Não crendo em nada com firmeza


Não crendo em nada com firmeza, e acceitando portanto como egualmente boas, em principio, de onde não passam, todas as opiniões; crendo somente que a these vale o que vale o theorista, e a emoção o que vale o expressor d'ella, não pude habituar-me áquelle dogma literario que consiste em usar de uma personalidade. A personalidade é uma fórma de crença, e, como uma crença, é impossivel ao raciocinador.

Não vae distancia de crer na verdade externa ao crer na interna, de acceitar como certo um conceito do mundo ao acceitar como certo um conceito de nós mesmos. Não affirmo que tudo seja fluctuante, porque isso seria affirmar; porém tudo é de facto fluctuante para o nosso entendimento, e a verdade, desdobrando-se-nos em verdades varias, desapparece porque a não pode haver multipla.


Título: Não crendo em nada com firmeza
Heterónimo: Não atribuído
Número: 533
Página: 491
Nota: [15(4)-61r e 61ar];
Nota: Jerónimo Pizarro edita este texto em apêndice, integrado no conjunto "Textos sem destinação certa inventariados fora do núcleo" (2010: 490-516). O verso da folha (15(4)-61v - dact.), que está datilografado a tinta preta e contém uma série de referências comerciais dispostas em três colunas, é transcrito por Jerónimo Pizarro como Anexo ao texto 533 (2010: 1008).

## [DADOS DO EXERCÍCIO]
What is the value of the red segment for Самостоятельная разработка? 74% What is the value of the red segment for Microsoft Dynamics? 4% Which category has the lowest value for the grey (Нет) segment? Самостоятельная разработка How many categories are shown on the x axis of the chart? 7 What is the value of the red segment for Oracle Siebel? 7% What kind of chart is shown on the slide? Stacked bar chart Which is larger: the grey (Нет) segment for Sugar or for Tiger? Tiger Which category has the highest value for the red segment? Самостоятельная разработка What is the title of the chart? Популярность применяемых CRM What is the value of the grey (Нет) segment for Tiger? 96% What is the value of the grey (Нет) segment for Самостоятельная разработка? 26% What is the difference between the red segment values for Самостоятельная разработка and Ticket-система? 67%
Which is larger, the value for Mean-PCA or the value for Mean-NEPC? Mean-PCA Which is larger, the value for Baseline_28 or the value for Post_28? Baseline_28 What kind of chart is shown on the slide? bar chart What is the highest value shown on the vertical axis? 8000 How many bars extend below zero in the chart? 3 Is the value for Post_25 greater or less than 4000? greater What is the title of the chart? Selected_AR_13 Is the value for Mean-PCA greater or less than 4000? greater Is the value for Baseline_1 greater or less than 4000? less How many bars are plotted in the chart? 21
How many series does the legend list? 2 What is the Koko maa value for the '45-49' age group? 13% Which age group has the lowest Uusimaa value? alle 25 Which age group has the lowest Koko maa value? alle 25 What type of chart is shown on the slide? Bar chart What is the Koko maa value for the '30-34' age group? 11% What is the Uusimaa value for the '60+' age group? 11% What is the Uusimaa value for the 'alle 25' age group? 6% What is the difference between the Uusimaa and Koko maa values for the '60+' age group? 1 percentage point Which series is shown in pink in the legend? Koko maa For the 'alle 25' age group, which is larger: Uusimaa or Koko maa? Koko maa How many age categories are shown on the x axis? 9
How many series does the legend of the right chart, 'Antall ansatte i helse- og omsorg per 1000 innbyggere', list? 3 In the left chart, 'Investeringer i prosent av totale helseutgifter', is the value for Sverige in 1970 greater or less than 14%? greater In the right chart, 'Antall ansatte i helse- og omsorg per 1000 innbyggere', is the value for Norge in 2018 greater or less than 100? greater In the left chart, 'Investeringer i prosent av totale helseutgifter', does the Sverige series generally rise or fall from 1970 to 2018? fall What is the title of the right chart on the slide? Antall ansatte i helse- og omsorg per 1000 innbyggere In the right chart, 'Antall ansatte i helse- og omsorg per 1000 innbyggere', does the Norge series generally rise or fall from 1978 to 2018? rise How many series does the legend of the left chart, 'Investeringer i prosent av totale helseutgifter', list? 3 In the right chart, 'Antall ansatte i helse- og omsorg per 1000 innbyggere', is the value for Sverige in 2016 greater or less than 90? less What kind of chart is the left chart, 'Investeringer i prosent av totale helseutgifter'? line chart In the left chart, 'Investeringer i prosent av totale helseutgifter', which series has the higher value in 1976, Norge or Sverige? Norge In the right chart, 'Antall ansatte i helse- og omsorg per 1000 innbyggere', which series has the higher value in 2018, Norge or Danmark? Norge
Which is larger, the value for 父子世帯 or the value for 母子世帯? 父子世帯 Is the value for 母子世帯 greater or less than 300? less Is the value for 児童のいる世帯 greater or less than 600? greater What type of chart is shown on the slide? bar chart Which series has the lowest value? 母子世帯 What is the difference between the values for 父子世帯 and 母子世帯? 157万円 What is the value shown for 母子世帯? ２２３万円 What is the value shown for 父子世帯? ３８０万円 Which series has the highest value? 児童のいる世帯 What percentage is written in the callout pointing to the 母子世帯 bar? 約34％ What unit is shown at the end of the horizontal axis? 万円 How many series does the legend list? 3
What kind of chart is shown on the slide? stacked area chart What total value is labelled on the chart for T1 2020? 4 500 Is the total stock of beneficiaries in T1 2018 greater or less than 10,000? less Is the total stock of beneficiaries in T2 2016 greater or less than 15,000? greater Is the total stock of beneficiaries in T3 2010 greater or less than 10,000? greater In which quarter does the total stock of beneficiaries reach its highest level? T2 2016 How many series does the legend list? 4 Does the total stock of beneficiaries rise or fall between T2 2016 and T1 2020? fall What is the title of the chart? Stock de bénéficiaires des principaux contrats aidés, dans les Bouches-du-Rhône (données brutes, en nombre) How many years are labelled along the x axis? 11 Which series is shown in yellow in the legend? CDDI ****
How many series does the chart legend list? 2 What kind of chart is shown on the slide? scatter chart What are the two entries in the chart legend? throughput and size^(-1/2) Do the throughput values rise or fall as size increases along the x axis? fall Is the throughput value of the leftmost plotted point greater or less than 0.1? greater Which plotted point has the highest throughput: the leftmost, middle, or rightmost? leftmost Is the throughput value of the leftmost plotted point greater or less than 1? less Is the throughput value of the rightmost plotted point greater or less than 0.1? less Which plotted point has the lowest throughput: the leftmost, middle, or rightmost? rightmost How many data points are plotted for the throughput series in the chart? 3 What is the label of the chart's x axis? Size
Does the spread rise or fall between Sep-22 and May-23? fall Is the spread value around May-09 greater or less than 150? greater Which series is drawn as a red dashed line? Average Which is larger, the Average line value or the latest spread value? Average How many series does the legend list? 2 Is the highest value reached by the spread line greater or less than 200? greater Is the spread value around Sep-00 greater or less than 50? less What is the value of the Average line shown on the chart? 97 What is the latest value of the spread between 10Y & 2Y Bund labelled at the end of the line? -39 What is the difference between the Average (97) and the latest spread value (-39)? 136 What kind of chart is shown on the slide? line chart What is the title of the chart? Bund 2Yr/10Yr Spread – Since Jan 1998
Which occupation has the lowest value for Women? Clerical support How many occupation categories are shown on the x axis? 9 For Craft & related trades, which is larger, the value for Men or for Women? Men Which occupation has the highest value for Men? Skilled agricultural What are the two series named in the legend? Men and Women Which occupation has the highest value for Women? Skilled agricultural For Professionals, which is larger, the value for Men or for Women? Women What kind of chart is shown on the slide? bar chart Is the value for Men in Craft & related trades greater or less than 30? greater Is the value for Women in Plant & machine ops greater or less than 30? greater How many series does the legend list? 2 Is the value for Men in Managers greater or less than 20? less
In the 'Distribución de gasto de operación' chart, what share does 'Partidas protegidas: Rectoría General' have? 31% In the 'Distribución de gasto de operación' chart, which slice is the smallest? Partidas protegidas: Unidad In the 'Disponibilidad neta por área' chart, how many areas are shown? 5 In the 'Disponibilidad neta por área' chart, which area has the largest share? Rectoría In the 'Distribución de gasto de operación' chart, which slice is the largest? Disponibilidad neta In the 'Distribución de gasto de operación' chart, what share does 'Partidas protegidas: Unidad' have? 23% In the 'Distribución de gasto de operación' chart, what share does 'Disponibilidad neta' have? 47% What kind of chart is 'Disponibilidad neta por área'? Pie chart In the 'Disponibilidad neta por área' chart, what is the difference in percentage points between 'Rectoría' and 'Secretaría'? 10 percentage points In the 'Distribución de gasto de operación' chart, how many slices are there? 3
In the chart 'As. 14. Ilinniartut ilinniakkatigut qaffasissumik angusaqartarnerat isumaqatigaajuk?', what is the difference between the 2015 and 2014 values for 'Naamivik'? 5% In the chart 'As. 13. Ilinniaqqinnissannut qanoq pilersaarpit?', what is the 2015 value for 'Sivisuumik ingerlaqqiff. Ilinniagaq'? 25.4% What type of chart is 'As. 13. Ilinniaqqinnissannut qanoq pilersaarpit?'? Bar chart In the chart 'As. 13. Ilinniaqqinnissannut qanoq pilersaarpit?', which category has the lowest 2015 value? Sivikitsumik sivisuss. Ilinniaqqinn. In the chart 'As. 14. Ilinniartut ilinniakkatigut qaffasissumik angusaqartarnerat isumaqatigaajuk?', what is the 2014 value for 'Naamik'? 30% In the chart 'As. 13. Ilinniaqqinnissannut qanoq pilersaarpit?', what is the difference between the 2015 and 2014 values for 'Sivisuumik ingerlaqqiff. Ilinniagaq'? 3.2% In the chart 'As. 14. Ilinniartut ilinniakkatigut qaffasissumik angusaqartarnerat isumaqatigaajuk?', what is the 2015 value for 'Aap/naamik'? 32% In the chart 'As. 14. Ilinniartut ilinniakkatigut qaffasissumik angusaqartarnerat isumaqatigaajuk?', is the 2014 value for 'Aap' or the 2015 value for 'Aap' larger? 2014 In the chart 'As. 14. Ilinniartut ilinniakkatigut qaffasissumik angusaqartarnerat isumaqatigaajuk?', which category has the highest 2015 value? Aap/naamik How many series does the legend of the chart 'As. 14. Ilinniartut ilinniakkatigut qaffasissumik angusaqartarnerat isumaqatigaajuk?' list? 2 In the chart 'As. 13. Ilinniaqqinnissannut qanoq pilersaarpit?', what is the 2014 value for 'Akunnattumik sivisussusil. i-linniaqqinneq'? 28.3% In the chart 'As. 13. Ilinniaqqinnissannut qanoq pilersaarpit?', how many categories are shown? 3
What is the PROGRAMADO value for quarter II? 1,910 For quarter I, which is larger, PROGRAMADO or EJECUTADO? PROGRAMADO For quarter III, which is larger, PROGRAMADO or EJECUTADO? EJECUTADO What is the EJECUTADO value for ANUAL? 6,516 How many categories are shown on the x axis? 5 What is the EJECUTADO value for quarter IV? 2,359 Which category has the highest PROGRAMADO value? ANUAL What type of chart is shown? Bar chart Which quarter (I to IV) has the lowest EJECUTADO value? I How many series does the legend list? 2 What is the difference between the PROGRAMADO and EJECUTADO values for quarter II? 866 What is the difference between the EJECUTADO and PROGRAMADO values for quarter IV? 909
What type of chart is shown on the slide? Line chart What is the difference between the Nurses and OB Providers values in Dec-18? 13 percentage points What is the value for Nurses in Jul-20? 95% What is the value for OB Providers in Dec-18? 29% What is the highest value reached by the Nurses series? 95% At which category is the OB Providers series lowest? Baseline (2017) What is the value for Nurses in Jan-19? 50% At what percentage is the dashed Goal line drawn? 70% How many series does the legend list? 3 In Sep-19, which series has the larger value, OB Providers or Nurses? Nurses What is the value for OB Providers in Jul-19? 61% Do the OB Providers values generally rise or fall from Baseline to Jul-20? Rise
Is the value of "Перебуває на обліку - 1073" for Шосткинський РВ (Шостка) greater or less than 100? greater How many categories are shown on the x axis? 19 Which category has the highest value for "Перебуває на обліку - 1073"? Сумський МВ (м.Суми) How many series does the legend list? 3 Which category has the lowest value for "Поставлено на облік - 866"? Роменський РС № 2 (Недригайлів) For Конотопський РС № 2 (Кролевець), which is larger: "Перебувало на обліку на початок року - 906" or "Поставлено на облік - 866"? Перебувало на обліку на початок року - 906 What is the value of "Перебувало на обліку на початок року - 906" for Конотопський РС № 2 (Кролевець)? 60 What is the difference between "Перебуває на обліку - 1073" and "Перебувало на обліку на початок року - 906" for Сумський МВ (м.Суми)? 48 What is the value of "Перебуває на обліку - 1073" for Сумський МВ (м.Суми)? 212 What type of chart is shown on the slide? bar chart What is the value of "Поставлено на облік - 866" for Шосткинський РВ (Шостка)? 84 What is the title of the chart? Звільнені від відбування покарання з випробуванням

## [OBJETIVO DO EXERCÍCIO]
No trecho sobre a crença e a personalidade, os campos de identificação vêm depois do texto. Liste os rótulos distintos desses campos na ordem em que aparecem, sem repetir os que surgem mais de uma vez. As linhas não têm nenhum papel nesta atividade.

## [RESPOSTA ESCRITA]
Título, Heterónimo, Número, Página, Nota